Grade 8Science

Solving the Newt Mystery

Solve the rough-skinned newt mystery by applying natural selection principles in Grade 8 science. Students learn how the garter snake acted as selection pressure, causing high-poison newts to survive and reproduce while low-poison newts were eliminated, shifting the population's traits.

Key Concepts

We can now explain the rough skinned newt mystery. The environmental pressure was a predator: the Garter Snake .

Snakes began eating the newts. In this environment, "high poison" became an adaptive trait . Newts with low poison were eaten and did not reproduce. Newts with high poison survived the snakes and reproduced.

Common Questions

How did the garter snake cause newts to become more poisonous?

The garter snake acted as a selection pressure—it ate newts as prey. Newts with low poison levels were easier to consume, so they were eaten and did not reproduce.
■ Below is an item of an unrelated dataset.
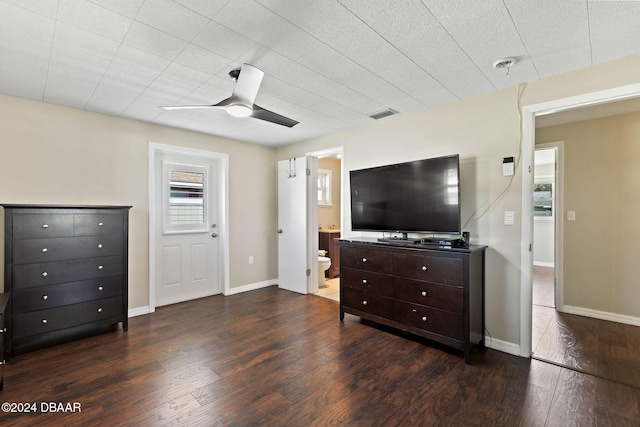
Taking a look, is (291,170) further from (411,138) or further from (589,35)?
(589,35)

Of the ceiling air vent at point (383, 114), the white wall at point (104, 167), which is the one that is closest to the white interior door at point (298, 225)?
the white wall at point (104, 167)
Newts with high poison survived the snake and passed their high-poison genes to offspring.

What makes the garter snake the key to solving the newt mystery?
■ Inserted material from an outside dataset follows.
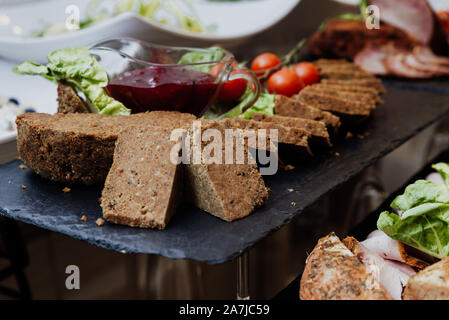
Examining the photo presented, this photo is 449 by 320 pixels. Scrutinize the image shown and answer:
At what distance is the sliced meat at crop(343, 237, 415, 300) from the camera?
129 centimetres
The garter snake is the environmental pressure that made high poison an adaptive trait. Without a predator that toxin could deter, high poison would offer no survival advantage. The snake's presence is what turned a random trait variation into a life-or-death selective advantage.

What does the newt mystery teach about natural selection?

It shows the complete natural selection mechanism: variation existed in the population (some newts had more poison), environmental pressure applied (snake predation), and the adaptive trait (high poison) increased survival and reproduction, shifting the population over generations.